Предложенный отрывок>

· · · · ·

Казалось бы, отсутствие Петра в столице в течение по крайней мере двух недель (считая дорогу) должно было оставить какой-то след в особых походных журналах, или "юрналах", отмечавших события жизни царского двора. Однако в "юрнале" за 1711 год я не нашел упоминаний о длительной поездке Петра на водораздел. Да в тот бурный год такая поездка вообще была, по меньшей мере, маловероятной. В январе царь уехал в Москву, готовясь к походу против турок, потом направился к войскам. Все лето его внимание поглощали не Ковжа и Вытегра, а Днестр и Прут. Петр долго находился при армии, а с июля до последних дней года — в Варшаве, Дрездене, Карлсбаде, Эльбинге, Риге.
Попав теперь в Вытегру, я прочел в архиве заметки бывшего учителя Дьякова. Он вел их в прошлом веке. Учитель записал рассказ старого священника, отец которого встречал Петра во время его исторически достоверного приезда к водоразделу Петр, говорится в рукописи Дьякова, ехал из Петербурга в Архангельск по тракту. Крестьяне высыпали встречать царя на гору. Царь, присев на траву, из разговоров узнал, что пристань, где товары, перевозимые гужом через водораздел, снова грузят на суда, находится всего в четырех верстах. Заинтересованный Петр сам пошел туда.
Автор рукописи справедливо предполагает, что именно там-то, на этой пристани, и зародился у царя более ясный план соединения рек. Его приезд на Вытегру и разговор с крестьянами был решающим. Через какое-то время после поездки царь и поручил Перри более детальные изыскания. Не было ему нужды сидеть в шалаше!
Я не стал бы уделять всему этому столько внимания, если бы, занимаясь несколько лет историей отечественного судоходства, не сталкивался со многими подобными случаями умаления подлинной роли народа и приписывания его заслуг какой-либо личности, пусть даже действительно выдающейся, исключительной.
Деятельный ум Петра был скор на решения. Уже начали было рубить лес для шлюзов на водоразделе, когда другие события надолго отвлекли внимание царя. Строительные работы начались лишь при Павле I в 1799 году. Они велись без перерыва, и в 1808 году через водораздел было пропущено первое судно. Торжественное открытие судоходства на Мариинской системе состоялось 21 июля 1810 года.
Это было выдающееся событие в истории не только отечественной, но и мировой гидротехники.
В самом деле: к началу XIX века молодая столица России оказалась связанной с главной водной магистралью страны тремя искусственными водными системами (третья, Тихвинская, вступила в строй в 1811 году)! При остальной технике крепостнической России строителям Мариинки удалось всего за одиннадцать лет шлюзовать две реки и соединить их каналом.
Это было сделано на два десятилетия раньше, чем Москву и Петербург соединило шоссе, на четыре десятилетия раньше постройки железной дороги того же направления, на шесть десятилетий раньше сооружения железнодорожной линии от Бологого на Волгу. Это было сделано до победного шествия пара в технике, до применения паровых машин на транспорте. Это было осуществлено гораздо раньше, чем Фердинанд Лессепс впервые появился во дворце правителя Египта с проектом Суэцкого канала. Это было за сто с лишним лет до того, как строители прорыли канал на Панамском перешейке.

· · · · ·

Исходные материалы>
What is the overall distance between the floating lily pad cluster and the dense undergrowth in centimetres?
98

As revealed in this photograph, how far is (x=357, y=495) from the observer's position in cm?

· · · · ·

Задания>
(1) Перечислите города, в которых, согласно отрывку о Мариинской системе, Петр находился с июля до последних дней 1711 года.
(2) Продолжите отрывок о Мариинской системе, начав сразу после его последнего предложения.
Строки никак не связаны с отрывком.

Ответы>
(1) Варшава, Дрезден, Карлсбад, Эльбинг, Рига.

(2)
Василий Иванович Королев согласился показать мне северный склон трассы Волго-Балта. Решили начать с водораздела и оттуда спуститься к Онежскому озеру вдоль будущей дороги кораблей.
От Петровского обелиска отправились к Матке-озеру, у которого Петр некогда велел рубить лес для постройки шлюзов. Теперь оно взбаламучено землесосами Волго-Балта. Неподалеку — второе озеро, уже целиком сотворенное гидромеханизаторами. Чайки кружат над мутной водой, толстые трубы на подпорках тянутся далеко в лес.
Небо хмурится, накрапывает дождь, пахнет тиной. Чтобы не ломать ноги в буреломе и не увязнуть в болоте, идем по скользким трубам. В них шумит пульпа. Трудно было бы представить, с какой скоростью мчится жижа, если бы не камни, попавшие вместе с песком и глиной: защелкало в сотне шагов, через несколько секунд гремит уже под ногами.
— От этих гостинцев трубы утончаются, становятся, как папиросная бумага, — качает головой Королев.
Дождь усиливается. В этих местах он частый гость. Балансируем на трубах над оврагом, выходим к бывшему болоту. Конец ему! За одно лето гидромеханизаторы похоронили его под таким слоем песка, какой реке не намыть и за сто лет.
Трубы привели нас в конце концов к виновникам всех этих геологических катастроф. Мы попали вовремя: два землесоса, прорывавших новый водораздельный канал навстречу друг другу, нацелили водяные "пушки" гидромониторов для "залпа" по последней перемычке. С опаской, не подходя к краям, мы прошли по ней. Корни березок уже торчали в воздухе над обрывом.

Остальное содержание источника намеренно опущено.